--- begin Input rows ---
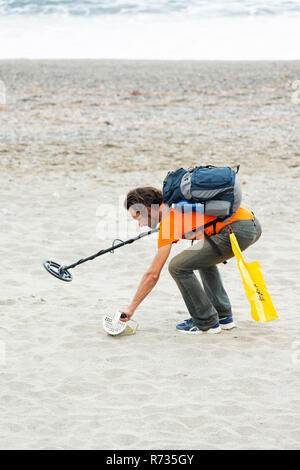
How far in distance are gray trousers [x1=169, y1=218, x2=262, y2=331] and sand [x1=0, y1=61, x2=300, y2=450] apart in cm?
22

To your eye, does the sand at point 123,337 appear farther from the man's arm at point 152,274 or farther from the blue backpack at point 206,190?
the blue backpack at point 206,190

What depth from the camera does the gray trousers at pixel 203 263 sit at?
529cm

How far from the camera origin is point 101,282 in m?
7.46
--- end Input rows ---
> **Required work**
Reproduce every line of the records above without alteration, omitting the pictures.

> **Answer below**
How far in distance are gray trousers [x1=169, y1=218, x2=262, y2=331] and sand [x1=0, y1=61, x2=300, y2=450] apart in cm?
22

To your eye, does the sand at point 123,337 appear farther from the man's arm at point 152,274 or farther from the blue backpack at point 206,190?
the blue backpack at point 206,190

What depth from the camera does the gray trousers at pixel 203 263 sit at?
529cm

How far from the camera origin is point 101,282 in m?
7.46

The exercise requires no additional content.